Dataset
######

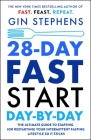 28-Day FAST Start Day-by-Day: The Ultimate Guide to Starting (or Restarting) Your Intermittent Fasting Lifestyle So It Sticks By Gin Stephens Cover Image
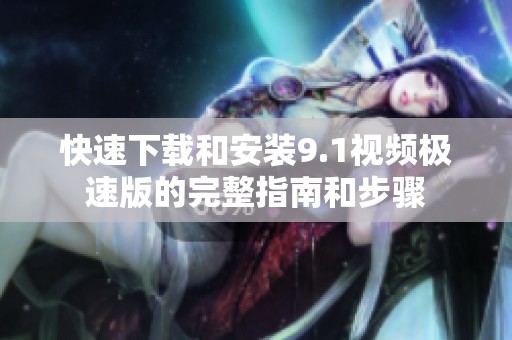 快速下载和安装9.1视频极速版的完整指南和步骤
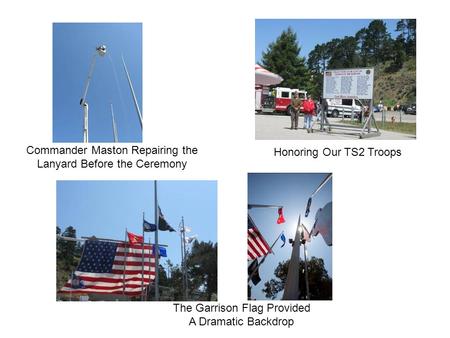 Commander Maston Repairing the Lanyard Before the Ceremony The Garrison Flag Provided A Dramatic Backdrop Honoring Our TS2 Troops.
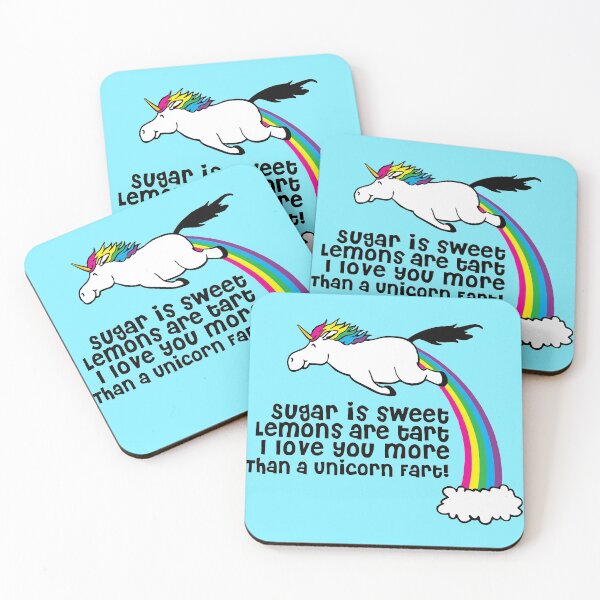 Item preview, Sugar is Sweet, Lemons Are Tart, I Love You More Than a Unicorn Fart! designed and sold by Lori P.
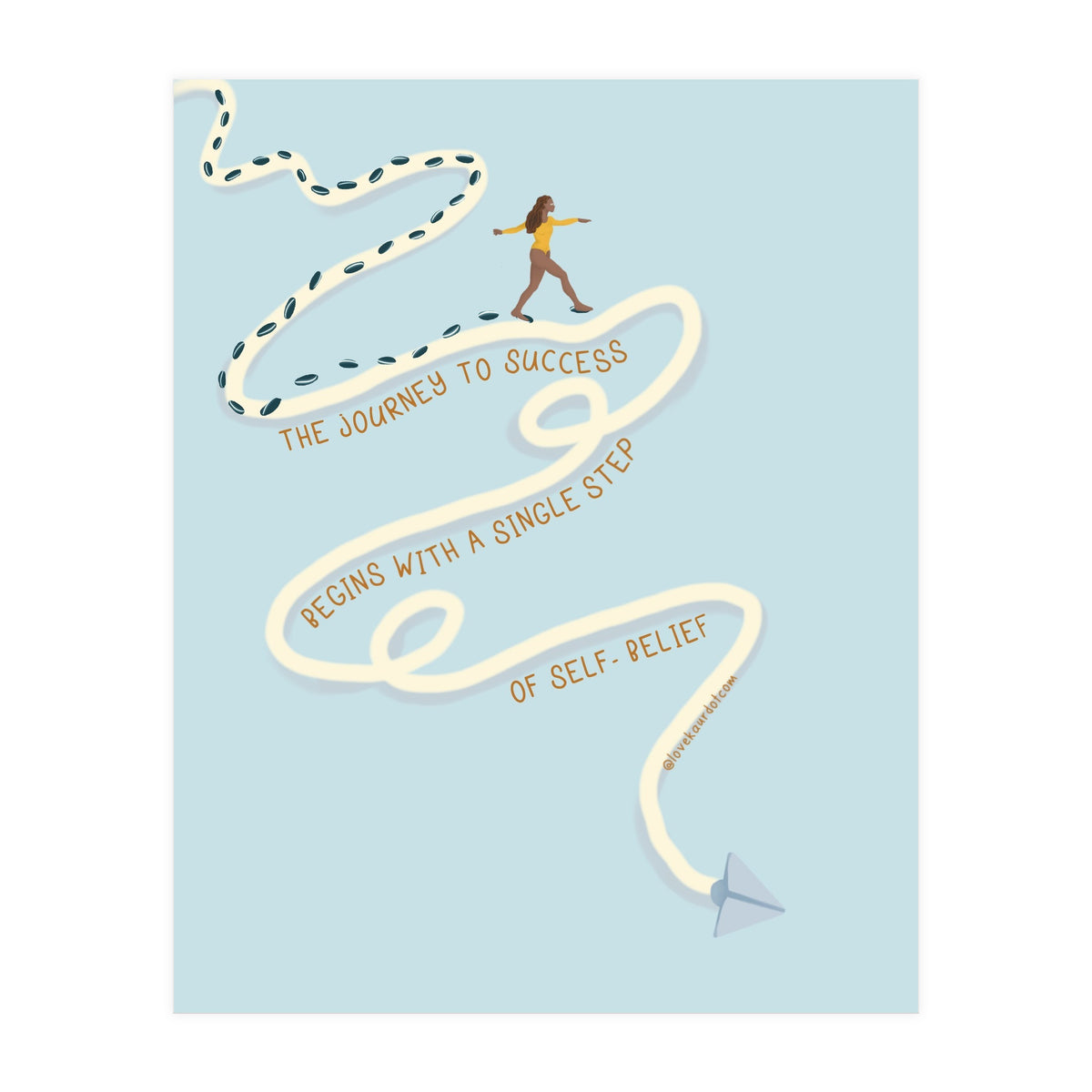 The Journey To Success Begins With A Single Step Of Self-Belief (Print Only)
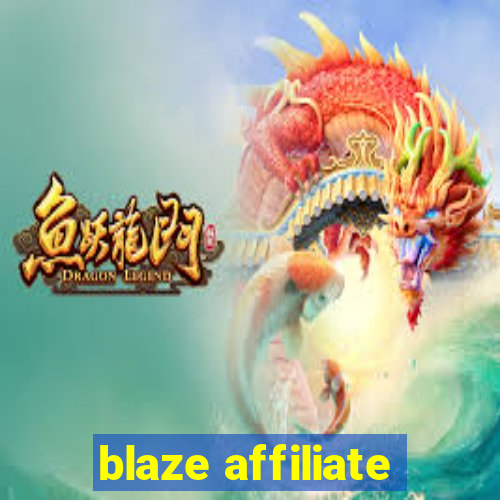 blaze affiliate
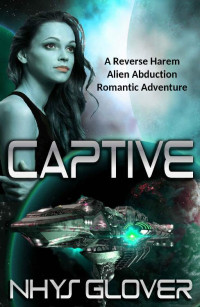 Nhys Glover [Glover, Nhys] — Captive
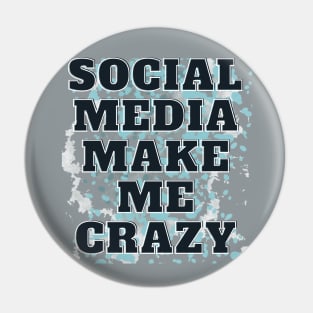 SOCIAL MEDIA MAKE ME CRAZY Pin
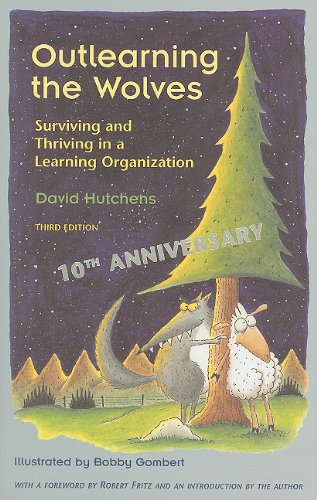 Outlearning the Wolves: Surviving and Thriving in a Learning Organization: 10th Anniversary,Used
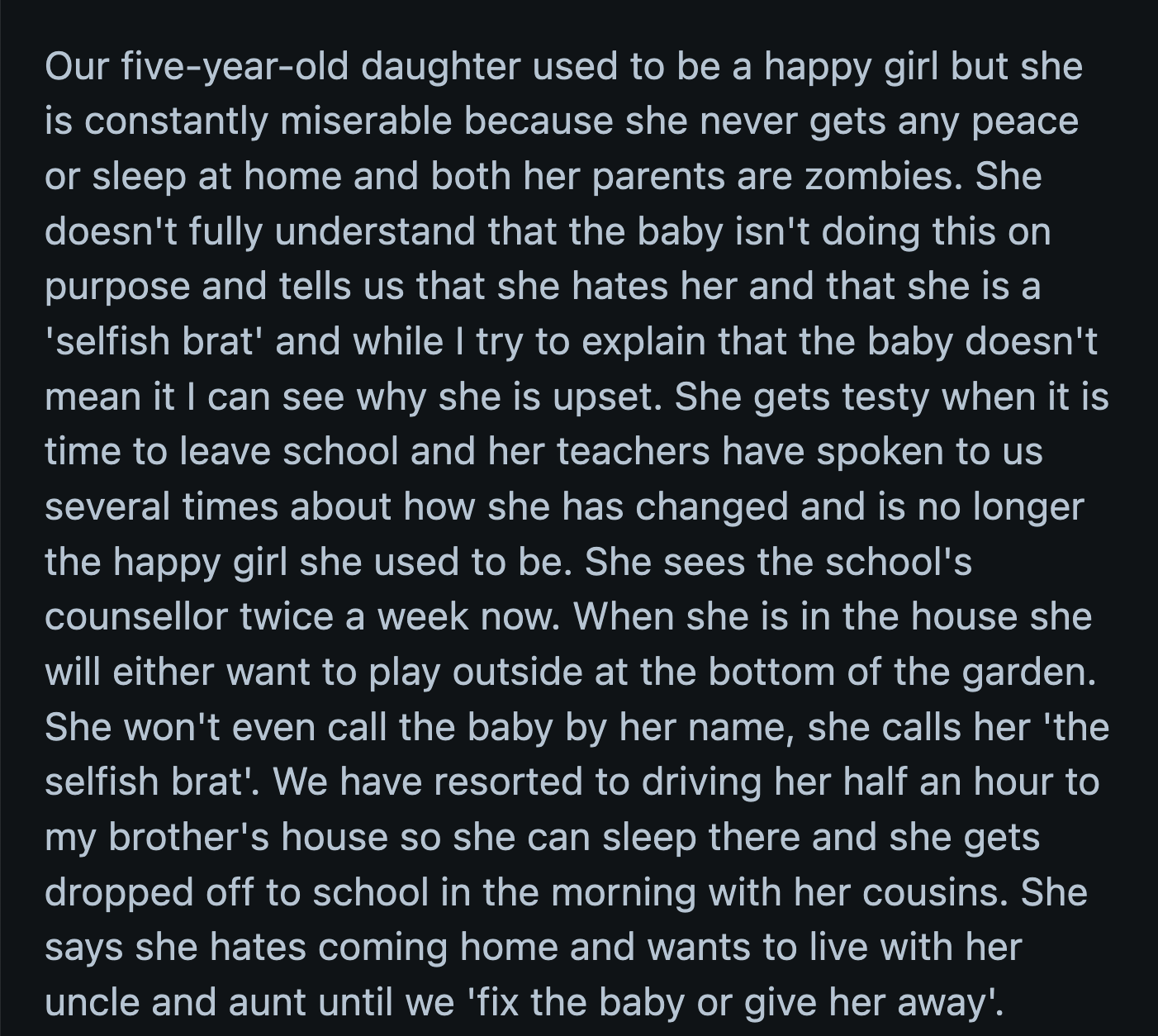 Their eldest's babysitter quit a month after the baby's birth because she couldn't tolerate the crying.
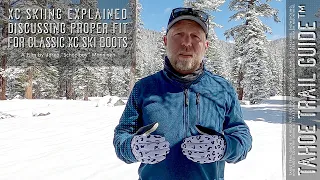 Discussing Proper Fit of Classic XC Ski Boots and Their Lack of Ankle Support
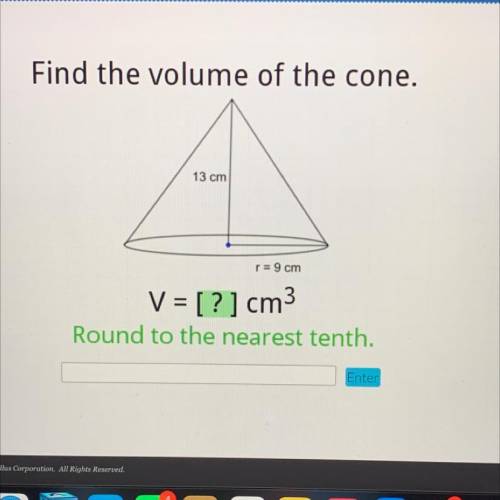 Find the volume of the cone.
13 cm
r= 9 cm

######

Can you retype, word for word, every line from the start of the listing through the line holding "The Journey To", inclusive, leaving the pictures out of your answer?

Output
 28-Day FAST Start Day-by-Day: The Ultimate Guide to Starting (or Restarting) Your Intermittent Fasting Lifestyle So It Sticks By Gin Stephens Cover Image
 快速下载和安装9.1视频极速版的完整指南和步骤
 Commander Maston Repairing the Lanyard Before the Ceremony The Garrison Flag Provided A Dramatic Backdrop Honoring Our TS2 Troops.
 Item preview, Sugar is Sweet, Lemons Are Tart, I Love You More Than a Unicorn Fart! designed and sold by Lori P.
 The Journey To Success Begins With A Single Step Of Self-Belief (Print Only)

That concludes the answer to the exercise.